(Extracted information)
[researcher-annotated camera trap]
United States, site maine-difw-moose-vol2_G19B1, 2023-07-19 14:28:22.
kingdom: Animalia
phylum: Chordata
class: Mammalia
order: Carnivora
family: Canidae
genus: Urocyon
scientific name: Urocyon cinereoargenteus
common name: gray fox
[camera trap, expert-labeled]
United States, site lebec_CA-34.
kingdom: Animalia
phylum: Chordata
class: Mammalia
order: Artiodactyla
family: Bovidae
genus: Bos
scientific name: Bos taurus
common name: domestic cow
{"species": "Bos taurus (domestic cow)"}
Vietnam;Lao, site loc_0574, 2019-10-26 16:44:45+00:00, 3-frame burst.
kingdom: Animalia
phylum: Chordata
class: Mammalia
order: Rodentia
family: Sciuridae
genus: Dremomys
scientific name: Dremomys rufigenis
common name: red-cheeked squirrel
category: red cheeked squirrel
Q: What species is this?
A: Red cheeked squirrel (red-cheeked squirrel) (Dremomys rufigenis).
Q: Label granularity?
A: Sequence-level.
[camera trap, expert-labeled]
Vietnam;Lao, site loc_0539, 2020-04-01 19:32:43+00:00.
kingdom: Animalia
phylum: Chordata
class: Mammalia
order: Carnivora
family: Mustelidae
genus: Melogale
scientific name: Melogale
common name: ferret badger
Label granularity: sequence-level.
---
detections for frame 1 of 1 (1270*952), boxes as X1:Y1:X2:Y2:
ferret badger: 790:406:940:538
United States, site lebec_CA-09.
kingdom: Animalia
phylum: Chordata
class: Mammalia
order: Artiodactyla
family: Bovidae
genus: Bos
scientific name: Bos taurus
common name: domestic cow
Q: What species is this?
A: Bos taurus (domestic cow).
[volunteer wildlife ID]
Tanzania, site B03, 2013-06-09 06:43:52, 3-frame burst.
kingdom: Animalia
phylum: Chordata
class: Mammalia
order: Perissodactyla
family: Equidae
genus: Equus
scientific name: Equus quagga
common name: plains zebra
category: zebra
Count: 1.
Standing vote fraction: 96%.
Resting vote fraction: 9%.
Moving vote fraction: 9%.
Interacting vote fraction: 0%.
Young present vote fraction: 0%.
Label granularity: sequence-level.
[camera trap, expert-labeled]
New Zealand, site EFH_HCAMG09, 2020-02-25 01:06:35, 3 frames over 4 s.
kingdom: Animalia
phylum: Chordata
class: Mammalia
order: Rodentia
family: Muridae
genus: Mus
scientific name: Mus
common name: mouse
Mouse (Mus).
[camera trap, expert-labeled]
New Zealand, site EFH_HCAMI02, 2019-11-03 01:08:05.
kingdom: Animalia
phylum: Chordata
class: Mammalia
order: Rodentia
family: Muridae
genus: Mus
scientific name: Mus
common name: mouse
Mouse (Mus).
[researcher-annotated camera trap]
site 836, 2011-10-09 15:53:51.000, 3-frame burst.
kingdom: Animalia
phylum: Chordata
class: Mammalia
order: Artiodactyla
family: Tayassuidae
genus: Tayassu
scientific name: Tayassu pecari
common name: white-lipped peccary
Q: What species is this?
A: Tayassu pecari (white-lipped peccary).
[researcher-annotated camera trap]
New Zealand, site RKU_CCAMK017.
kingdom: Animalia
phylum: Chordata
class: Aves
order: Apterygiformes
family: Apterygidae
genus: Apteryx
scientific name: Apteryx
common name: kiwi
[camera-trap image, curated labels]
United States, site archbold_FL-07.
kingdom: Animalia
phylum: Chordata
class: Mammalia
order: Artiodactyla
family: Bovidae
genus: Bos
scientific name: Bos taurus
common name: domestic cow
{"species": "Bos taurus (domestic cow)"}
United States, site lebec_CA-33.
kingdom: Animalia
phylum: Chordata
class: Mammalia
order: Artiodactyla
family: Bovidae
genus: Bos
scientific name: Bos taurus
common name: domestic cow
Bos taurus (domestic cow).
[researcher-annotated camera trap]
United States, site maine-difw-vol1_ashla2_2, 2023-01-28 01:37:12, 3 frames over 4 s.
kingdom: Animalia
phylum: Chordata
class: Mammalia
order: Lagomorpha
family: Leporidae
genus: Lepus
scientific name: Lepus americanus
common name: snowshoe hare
(End Extracted information)
_What to produce:_ Transcribe all records exactly as written.

_Response:_
[researcher-annotated camera trap]
United States, site maine-difw-moose-vol2_G19B1, 2023-07-19 14:28:22.
kingdom: Animalia
phylum: Chordata
class: Mammalia
order: Carnivora
family: Canidae
genus: Urocyon
scientific name: Urocyon cinereoargenteus
common name: gray fox
[camera trap, expert-labeled]
United States, site lebec_CA-34.
kingdom: Animalia
phylum: Chordata
class: Mammalia
order: Artiodactyla
family: Bovidae
genus: Bos
scientific name: Bos taurus
common name: domestic cow
{"species": "Bos taurus (domestic cow)"}
Vietnam;Lao, site loc_0574, 2019-10-26 16:44:45+00:00, 3-frame burst.
kingdom: Animalia
phylum: Chordata
class: Mammalia
order: Rodentia
family: Sciuridae
genus: Dremomys
scientific name: Dremomys rufigenis
common name: red-cheeked squirrel
category: red cheeked squirrel
Q: What species is this?
A: Red cheeked squirrel (red-cheeked squirrel) (Dremomys rufigenis).
Q: Label granularity?
A: Sequence-level.
[camera trap, expert-labeled]
Vietnam;Lao, site loc_0539, 2020-04-01 19:32:43+00:00.
kingdom: Animalia
phylum: Chordata
class: Mammalia
order: Carnivora
family: Mustelidae
genus: Melogale
scientific name: Melogale
common name: ferret badger
Label granularity: sequence-level.
---
detections for frame 1 of 1 (1270*952), boxes as X1:Y1:X2:Y2:
ferret badger: 790:406:940:538
United States, site lebec_CA-09.
kingdom: Animalia
phylum: Chordata
class: Mammalia
order: Artiodactyla
family: Bovidae
genus: Bos
scientific name: Bos taurus
common name: domestic cow
Q: What species is this?
A: Bos taurus (domestic cow).
[volunteer wildlife ID]
Tanzania, site B03, 2013-06-09 06:43:52, 3-frame burst.
kingdom: Animalia
phylum: Chordata
class: Mammalia
order: Perissodactyla
family: Equidae
genus: Equus
scientific name: Equus quagga
common name: plains zebra
category: zebra
Count: 1.
Standing vote fraction: 96%.
Resting vote fraction: 9%.
Moving vote fraction: 9%.
Interacting vote fraction: 0%.
Young present vote fraction: 0%.
Label granularity: sequence-level.
[camera trap, expert-labeled]
New Zealand, site EFH_HCAMG09, 2020-02-25 01:06:35, 3 frames over 4 s.
kingdom: Animalia
phylum: Chordata
class: Mammalia
order: Rodentia
family: Muridae
genus: Mus
scientific name: Mus
common name: mouse
Mouse (Mus).
[camera trap, expert-labeled]
New Zealand, site EFH_HCAMI02, 2019-11-03 01:08:05.
kingdom: Animalia
phylum: Chordata
class: Mammalia
order: Rodentia
family: Muridae
genus: Mus
scientific name: Mus
common name: mouse
Mouse (Mus).
[researcher-annotated camera trap]
site 836, 2011-10-09 15:53:51.000, 3-frame burst.
kingdom: Animalia
phylum: Chordata
class: Mammalia
order: Artiodactyla
family: Tayassuidae
genus: Tayassu
scientific name: Tayassu pecari
common name: white-lipped peccary
Q: What species is this?
A: Tayassu pecari (white-lipped peccary).
[researcher-annotated camera trap]
New Zealand, site RKU_CCAMK017.
kingdom: Animalia
phylum: Chordata
class: Aves
order: Apterygiformes
family: Apterygidae
genus: Apteryx
scientific name: Apteryx
common name: kiwi
[camera-trap image, curated labels]
United States, site archbold_FL-07.
kingdom: Animalia
phylum: Chordata
class: Mammalia
order: Artiodactyla
family: Bovidae
genus: Bos
scientific name: Bos taurus
common name: domestic cow
{"species": "Bos taurus (domestic cow)"}
United States, site lebec_CA-33.
kingdom: Animalia
phylum: Chordata
class: Mammalia
order: Artiodactyla
family: Bovidae
genus: Bos
scientific name: Bos taurus
common name: domestic cow
Bos taurus (domestic cow).
[researcher-annotated camera trap]
United States, site maine-difw-vol1_ashla2_2, 2023-01-28 01:37:12, 3 frames over 4 s.
kingdom: Animalia
phylum: Chordata
class: Mammalia
order: Lagomorpha
family: Leporidae
genus: Lepus
scientific name: Lepus americanus
common name: snowshoe hare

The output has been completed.